#### [To-do list]
[1] Answer these from the Pablo Yoma profile:
(a) What playing position is listed for him?
(b) Which club took him on loan in 1991?
(c) How many appearances does the senior career table give him for Universidad Católica over 1981–1992?
[2] Transcribe the stretch of the Pablo Yoma profile from "Senior career*" through "(loan) / 13 / (1)".

#### [Document passage]

Pablo Yoma

Personal information
- Full name: Pablo Yoma Syrjäläinen
- Date of birth: July 9, 1962 (age 63)
- Height: 1.92 m (6 ft 4 in)
- Position: Defender

Youth career
- Universidad Católica

Senior career*
- Years: Team / Apps / (Gls)
- 1981–1992: Universidad Católica / 185 / (11)
- 1991: → Everton (loan) / 17 / (4)
- 1992: → Fernández Vial (loan) / 13 / (1)
- Total:  / 215 / (16)

= Pablo Yoma =

Chilean footballer (born 1952)

Pablo Yoma Syrjäläinen (born July 9, 1962) is a retired football defender from Chile.

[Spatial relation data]
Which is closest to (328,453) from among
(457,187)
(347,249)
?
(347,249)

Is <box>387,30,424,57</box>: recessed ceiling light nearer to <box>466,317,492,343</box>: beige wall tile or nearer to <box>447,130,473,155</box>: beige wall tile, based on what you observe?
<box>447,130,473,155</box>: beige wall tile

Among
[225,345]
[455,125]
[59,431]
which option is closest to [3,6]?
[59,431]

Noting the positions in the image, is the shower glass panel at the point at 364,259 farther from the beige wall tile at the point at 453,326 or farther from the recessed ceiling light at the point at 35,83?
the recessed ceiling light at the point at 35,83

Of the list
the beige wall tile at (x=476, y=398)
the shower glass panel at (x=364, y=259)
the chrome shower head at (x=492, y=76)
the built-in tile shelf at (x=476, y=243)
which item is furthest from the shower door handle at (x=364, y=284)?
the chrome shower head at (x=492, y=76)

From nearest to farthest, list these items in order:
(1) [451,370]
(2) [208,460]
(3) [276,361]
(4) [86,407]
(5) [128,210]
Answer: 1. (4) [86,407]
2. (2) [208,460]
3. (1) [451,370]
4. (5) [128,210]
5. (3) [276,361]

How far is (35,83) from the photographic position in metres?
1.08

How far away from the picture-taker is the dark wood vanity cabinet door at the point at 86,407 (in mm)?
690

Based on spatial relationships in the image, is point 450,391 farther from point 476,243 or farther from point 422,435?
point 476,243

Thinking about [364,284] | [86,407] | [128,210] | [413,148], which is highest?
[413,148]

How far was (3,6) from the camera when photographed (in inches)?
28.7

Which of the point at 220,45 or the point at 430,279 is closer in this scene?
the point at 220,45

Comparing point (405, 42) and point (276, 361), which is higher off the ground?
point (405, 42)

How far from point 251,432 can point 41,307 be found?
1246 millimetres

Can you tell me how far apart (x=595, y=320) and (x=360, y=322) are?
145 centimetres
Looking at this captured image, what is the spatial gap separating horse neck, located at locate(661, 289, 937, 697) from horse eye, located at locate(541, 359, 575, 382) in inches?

#### [The results]
[1]
(a) Defender
(b) Everton
(c) 185

[2]
Senior career*
- Years: Team / Apps / (Gls)
- 1981–1992: Universidad Católica / 185 / (11)
- 1991: → Everton (loan) / 17 / (4)
- 1992: → Fernández Vial (loan) / 13 / (1)